How many times have you read, or heard, the phrase "sex is just natural" or "sex is a biological fact"? It gets used in science writing, in editorials, in the punch lines of sit-com dialogue. Sex and sexuality are often treated as "natural" things that exist in our world separate from us. If you question this idea the argument you're most likely to get is that humans need to reproduce to survive. That statement is true. But reproducing and sex are not the same thing (and, for the record, there are plenty of ways to reproduce without having sex). Sexuality is complicated and the way we think about it, talk about it, and study it has a huge impact on how we experience it.
A medical model of sexuality refers to a framework or way of thinking and understanding sexuality in general, and individuals lived experience of sexuality in particular. The medical model of sexuality is the dominant model used in the West, it can be hard at first to understand it because it's the way almost everyone talks about sex. But it isn't the only way to think or talk about sex, and it isn't used by everyone. There are lots of other ways, but they tend to get less air time in public discussions.
The medical model constructs sexuality as primarily being a phenomenon that is observable and measurable and in the body. The medical model focuses on sexual functioning and response, reproduction, sexual dysfunction, and approaches sexuality as a "natural" phenomenon that can go "wrong" and then need to be fixed through medical or therapeutic intervention. The medical model approach divides and conquers; difficulties or problems are identified by experts, isolated, and then efforts are made to deal with the individual problem as it has been defined. Central to this model is the idea that there are professionals -- we call them experts -- who know more than you do about your sexuality. You may be broken, but other people can fix you.
The medical model has been described by many people and groups since the practice of medicine became a discipline and industry. In the context of sexuality, disability activists and scholars who work in disability studies have been among the strongest voices pointing out that the medical model is just one approach, and should be contrasted with a social model approach, which understands sexuality as something that is both individual and relational, something that happens in a larger context of social structures of power and privilege.
Benefits of the Medical Model
It is within this medical model that most of the research and technology has developed which both increases individuals quality of life and indeed allows people to live longer and in relatively better health. Taking a medical model approach to sexuality researchers have been able to discover what happens in our bodies when we are being sexual, right down to the cellular level. They are learning about how our bodies change as we age, and when we injure ourselves, or become ill. Some of what they've discovered has been used to increase our capacity to enjoy sex and feel pleasure.
The medical model approach has also allowed doctors and scientists to link our sexual health to other aspects of our physical health. For example, research has discovered that erectile dysfunction can be an early warning sign of other health issues (heart disease, diabetes, high blood pressure, to name a few).

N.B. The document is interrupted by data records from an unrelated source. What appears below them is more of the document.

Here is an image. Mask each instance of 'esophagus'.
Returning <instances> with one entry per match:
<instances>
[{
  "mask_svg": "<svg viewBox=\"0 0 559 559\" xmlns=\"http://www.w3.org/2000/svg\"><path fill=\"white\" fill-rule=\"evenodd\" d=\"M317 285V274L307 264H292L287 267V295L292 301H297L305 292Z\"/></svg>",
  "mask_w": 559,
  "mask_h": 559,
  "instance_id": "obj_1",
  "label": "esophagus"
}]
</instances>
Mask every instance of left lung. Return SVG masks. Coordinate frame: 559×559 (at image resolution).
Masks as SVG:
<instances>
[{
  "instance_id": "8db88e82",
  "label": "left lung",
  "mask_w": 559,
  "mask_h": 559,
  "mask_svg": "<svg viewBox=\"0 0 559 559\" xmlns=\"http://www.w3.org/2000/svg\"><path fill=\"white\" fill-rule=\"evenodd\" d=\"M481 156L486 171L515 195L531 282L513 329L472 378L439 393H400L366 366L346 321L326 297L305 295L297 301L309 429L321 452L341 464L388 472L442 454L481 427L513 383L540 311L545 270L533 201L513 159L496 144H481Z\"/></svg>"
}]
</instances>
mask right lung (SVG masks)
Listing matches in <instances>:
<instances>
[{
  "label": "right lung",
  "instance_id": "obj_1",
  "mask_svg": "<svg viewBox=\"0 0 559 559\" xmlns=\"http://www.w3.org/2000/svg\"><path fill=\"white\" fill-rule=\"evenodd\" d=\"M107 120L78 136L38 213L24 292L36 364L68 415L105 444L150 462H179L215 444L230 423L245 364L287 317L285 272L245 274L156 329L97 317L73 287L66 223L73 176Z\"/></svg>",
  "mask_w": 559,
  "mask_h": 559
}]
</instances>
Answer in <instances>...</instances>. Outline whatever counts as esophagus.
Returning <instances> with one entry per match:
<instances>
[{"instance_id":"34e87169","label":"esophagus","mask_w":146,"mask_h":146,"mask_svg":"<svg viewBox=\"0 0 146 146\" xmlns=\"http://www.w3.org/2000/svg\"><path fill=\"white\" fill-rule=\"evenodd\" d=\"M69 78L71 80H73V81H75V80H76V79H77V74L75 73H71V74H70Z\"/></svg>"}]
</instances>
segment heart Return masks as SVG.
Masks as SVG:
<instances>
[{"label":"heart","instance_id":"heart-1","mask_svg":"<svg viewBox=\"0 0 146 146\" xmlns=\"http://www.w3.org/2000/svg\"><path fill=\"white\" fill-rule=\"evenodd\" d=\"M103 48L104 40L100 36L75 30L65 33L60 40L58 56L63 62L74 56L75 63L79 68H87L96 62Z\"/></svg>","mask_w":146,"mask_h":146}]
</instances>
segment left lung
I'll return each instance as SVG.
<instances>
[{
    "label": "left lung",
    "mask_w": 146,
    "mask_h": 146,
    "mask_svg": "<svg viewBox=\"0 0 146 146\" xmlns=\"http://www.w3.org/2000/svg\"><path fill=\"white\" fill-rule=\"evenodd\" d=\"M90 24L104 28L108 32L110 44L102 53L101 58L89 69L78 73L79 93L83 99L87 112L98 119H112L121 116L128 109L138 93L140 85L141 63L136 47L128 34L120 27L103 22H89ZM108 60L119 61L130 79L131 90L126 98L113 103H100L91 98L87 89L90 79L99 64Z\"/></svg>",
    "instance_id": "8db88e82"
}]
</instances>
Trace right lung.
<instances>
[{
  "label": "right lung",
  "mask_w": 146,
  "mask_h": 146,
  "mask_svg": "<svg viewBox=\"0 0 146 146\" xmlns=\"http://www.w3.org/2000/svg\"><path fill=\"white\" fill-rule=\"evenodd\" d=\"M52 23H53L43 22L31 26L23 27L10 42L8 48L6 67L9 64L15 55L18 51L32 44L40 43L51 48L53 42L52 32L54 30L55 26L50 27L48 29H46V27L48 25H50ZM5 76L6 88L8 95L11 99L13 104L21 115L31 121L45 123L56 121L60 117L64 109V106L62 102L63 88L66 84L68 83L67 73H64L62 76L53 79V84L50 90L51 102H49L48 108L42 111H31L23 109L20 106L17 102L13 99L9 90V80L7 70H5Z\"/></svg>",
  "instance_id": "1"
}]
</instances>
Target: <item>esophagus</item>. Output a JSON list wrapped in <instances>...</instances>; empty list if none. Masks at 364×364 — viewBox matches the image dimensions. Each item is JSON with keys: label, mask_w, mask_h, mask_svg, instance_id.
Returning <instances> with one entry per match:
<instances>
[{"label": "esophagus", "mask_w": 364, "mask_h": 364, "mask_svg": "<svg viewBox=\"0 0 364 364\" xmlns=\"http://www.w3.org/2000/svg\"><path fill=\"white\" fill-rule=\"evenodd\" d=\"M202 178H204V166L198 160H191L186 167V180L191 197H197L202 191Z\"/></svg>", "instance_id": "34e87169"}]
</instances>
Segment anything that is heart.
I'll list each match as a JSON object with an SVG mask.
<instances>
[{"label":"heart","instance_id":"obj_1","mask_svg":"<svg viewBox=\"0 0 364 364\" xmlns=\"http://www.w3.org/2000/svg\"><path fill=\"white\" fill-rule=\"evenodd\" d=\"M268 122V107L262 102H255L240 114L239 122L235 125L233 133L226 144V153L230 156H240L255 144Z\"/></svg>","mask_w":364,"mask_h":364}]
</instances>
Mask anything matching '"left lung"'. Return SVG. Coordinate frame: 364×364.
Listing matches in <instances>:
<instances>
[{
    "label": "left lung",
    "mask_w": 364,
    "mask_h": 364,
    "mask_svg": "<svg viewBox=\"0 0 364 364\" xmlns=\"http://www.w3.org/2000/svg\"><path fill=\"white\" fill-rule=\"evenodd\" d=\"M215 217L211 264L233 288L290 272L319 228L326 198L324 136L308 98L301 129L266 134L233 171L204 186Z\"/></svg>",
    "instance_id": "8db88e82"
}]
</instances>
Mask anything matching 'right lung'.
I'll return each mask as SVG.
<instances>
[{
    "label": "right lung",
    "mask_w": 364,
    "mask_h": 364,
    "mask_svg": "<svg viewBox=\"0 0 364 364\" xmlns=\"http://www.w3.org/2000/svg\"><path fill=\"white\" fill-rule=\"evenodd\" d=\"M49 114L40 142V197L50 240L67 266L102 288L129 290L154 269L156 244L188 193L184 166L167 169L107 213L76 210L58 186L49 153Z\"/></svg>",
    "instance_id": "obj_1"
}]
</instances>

The medical model has also been used in sex education and sex therapy to develop programs and ways of helping individuals and couples to more fully experience their capacity for sexual connection and pleasure.
Drawbacks of the Medical Model
By focusing mostly on individuals (occasionally including one's sexual partner) and considering the body to be the most significant site of sex and sexuality, the medical model often misses fundamental aspects of human experience of sexuality.
We may feel sex in our bodies, but sex and sexuality are not experienced in isolation. Even if we are alone, without a sexual partner, we are sexual beings in relation to others. Our sexuality is influenced by our families (the ones we're born into and the ones we choose), our communities, our friends and lovers. Try to imagine who you would be as a sexual person without all the other influences in your life (for better or worse). By minimizing or ignoring those influences, the medical model denies major parts of people's lived experience of sexuality and compartmentalizes people's experience in a way that gives them fewer, not more, tools for making change.
Because the medical model of sexuality focuses on the individual, it also ignores the social systems and structures that are part of our every day life. Things like gender, race, class, ethnicity, education, sexual identity and orientation, embodiment, religion, all have a huge influence on who we are and how we get to be in the world. The sexual messages and images that surround us, the way that sex is taught (if it's taught at all), who has more or less access to basic sexual rights, all of these things are linked. When we only approach sexuality as an individual condition, we ignore the many ways that our experience and expression of sexuality is molded by others.
Perhaps the greatest drawback of the medical model is that it tends to be ignorant of its own limitations, and most people who work using this model forget that there are other ways to think about sexuality, or at least they think those other ways aren't as important. It is this attitude and approach that keeps the medical model isolated from the rich and ever growing body learning that people and communities are doing for themselves.